Persisting: Let's Talk About Tricks

By Jessa Glassman and Joanna Im

“You’ve conceded a priori 2,” your opponent says as they chuckle and grandstand for 4 minutes of the 1AR on why that one dropped argument, hidden in small text between 1AC framing cards 3 and 4 means, means that there’s no way you can win. Your face gets hot, and your mind draws an absolute blank as you realize there is literally no possible 2NR. The judge furiously types as they flow the speech, the keyboard taps getting progressively slower and slower until they stop completely and turn into scrolls through Facebook because their ballot is already submitted.  


If this scenario sounds even remotely familiar to you, it’s because rounds like these are far too characteristic of the national circuit. Spikes, skep triggers, nibs: the list goes on and on and these “game over” issues continue to end rounds before they really begin. For some of us, the problem with rounds that play out like this is obvious, but let’s delve into some more specifics for any tricksters out there that need further convincing. 


Tricks strip debate of its educational value. An undeniable truth about debate is that debaters learn things because of their participation in the activity. Debate is a unique site for exposure to different forms of scholarship, as well as a place to learn about foreign policy and current events. Going for sneaky tricks is most definitely a way of avoiding the meaningful parts of debate, whether intentional because winning a debate seems more important than having an engaging one, or not. If the entire 1AR is going for an a priori like the scenario above, the round will lack discussion and clash focused on the advantages, the framework and the entirety of the 1NC. The debate devolves into one debater that scoffs at the mishandling of the trick and the other with no clue what to do, likely feeling stuck and embarrassed at their mistake. This makes the round void of its clearest value: having an actual debate!


Every debater wants to win rounds. A W on Tabroom looks a lot nicer than an L, and we would pay good money to whoever can find someone who truly disagrees. Because competition is an integral aspect of debate, the appeal of reading a nailbomb 1AC is understandable. Despite this, tricks are like loopholes - they allow debaters to circumvent the core questions of the resolution through “gotcha” tactics that don’t require skill, but rather just a cunning teenager willing to sacrifice fair play and education in favor of a cheap shot win. 

Tricks debate also justifies a broader culture that spills outside of what may seem like an insignificant 45 minute round. It creates a model in the debate community in which people intentionally confuse and manipulate their peers for a win, forfeiting morals and harming the educational value of debate as discussed above. When reading positions that are already confusing like 3 minutes of spikes in the 1AC, debaters will often intentionally confuse their opponents even more by refusing to clarify and explain their arguments in a clear way in CX or being intentionally shifty.  This discourages debaters from being collaborative, inclusive, and generally good sports both at tournaments and at home, as well as in their futures.                 

The second important criticism of tricks has to do with access.
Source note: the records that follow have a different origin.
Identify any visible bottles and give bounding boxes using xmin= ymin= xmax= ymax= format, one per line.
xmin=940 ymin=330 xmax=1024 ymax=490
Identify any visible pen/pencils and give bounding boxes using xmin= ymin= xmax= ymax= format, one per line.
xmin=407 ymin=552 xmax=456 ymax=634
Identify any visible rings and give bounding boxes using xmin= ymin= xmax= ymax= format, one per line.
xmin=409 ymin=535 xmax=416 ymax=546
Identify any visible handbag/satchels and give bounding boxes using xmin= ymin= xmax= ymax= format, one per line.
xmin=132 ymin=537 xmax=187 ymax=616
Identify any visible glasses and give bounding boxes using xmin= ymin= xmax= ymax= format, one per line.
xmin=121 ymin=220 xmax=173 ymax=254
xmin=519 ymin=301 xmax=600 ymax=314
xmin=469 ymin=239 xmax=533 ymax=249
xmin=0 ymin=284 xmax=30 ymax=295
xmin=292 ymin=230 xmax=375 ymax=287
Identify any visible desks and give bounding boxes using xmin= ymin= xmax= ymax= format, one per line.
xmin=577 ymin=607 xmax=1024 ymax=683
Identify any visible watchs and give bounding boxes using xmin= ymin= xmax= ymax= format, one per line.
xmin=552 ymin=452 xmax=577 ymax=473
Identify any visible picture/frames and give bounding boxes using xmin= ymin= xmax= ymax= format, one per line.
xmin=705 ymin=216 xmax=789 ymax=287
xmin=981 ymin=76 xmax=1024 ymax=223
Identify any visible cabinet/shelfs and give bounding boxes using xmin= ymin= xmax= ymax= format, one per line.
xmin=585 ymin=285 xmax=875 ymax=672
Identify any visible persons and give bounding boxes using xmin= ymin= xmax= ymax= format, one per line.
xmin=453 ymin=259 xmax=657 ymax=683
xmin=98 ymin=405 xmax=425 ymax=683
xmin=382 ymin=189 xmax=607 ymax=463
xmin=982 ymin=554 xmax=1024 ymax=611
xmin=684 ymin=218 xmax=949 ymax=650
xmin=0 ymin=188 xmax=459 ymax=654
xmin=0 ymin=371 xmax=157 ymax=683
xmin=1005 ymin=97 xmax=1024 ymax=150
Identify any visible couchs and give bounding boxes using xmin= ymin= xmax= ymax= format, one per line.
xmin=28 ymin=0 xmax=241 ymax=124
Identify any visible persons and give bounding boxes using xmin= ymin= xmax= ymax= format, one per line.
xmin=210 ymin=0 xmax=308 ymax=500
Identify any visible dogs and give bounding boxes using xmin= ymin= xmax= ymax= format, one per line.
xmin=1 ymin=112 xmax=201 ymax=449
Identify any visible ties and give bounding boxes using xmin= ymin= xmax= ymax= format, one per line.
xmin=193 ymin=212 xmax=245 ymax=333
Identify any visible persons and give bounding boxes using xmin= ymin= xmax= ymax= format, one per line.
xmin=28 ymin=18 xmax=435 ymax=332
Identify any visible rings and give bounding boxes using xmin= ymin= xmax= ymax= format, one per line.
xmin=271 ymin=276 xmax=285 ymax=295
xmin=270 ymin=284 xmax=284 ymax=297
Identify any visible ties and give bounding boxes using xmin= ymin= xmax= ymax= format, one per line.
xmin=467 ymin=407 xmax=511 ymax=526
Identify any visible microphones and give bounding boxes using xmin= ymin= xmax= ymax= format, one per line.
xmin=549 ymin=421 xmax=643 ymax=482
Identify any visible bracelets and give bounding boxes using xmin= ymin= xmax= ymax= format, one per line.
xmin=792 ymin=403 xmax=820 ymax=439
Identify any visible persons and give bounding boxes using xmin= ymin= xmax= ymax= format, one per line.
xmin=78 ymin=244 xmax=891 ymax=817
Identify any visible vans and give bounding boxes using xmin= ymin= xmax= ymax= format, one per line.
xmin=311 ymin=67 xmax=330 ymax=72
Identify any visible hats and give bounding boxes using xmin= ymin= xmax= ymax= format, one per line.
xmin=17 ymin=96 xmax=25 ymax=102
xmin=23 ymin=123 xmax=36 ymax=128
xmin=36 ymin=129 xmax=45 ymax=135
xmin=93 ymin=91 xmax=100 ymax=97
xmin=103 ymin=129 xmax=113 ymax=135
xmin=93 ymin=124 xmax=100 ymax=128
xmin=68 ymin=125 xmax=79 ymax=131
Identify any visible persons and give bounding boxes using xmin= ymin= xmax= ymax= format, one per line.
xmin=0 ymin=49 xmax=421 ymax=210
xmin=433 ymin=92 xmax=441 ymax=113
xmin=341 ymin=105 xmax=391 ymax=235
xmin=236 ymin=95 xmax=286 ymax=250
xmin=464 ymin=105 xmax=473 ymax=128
Tricks, in the form of dense paragraphs or a handful of words hidden inside a speech, disproportionately put those with various types of disabilities at a disadvantage in debate, an activity which already favors people who can comprehend extreme speed-talking and think under time-crunched and high pressure scenarios. Cognitive differences magnify the struggle of understanding the implication of nonsense aprioris, abstract paradoxes, and skep triggers, which ultimately results in the practice of debaters taking advantage of others’ disabilities and making people feel like outsiders in the community, increasing the likelihood debaters with disabilities will quit. 


For novices, tricks can be especially difficult. This worsens the already existent exclusivity in circuit debate. Highly technical debates with dozens of silver bullet arguments make it difficult for new debaters who are often still learning to flow and comprehend high-speed debate to keep up with rounds. Furthermore, young debaters come to tournaments with a general understanding of the resolution itself and are usually not prepared to answer many of the nuanced and abstract arguments that tricks debaters read and that have complicated explanations compared to, for example, a straight-forward case turn.  


In many online arguments between various debaters, we have seen tricks debaters proudly justify their practice by saying that they are small school debaters, or ‘lone wolves,’ who need tricks to keep up with “big school prep,” arguing that tricks minimize the need for having massive frontlines with tons of recent evidence and that they create an equal playing field where debaters are forced to think on their feet. Resources like open source, open evidence, shared dropboxes, substantive core generics, and much more disprove the need for cheap shot tricks and prove that substantive debate is more accessible than tricks supporters make it seem. 



Edit: The fourth paragraph originally compared tricks to “cheating on a test”, but we decided to replace that with a more appropriate analogy.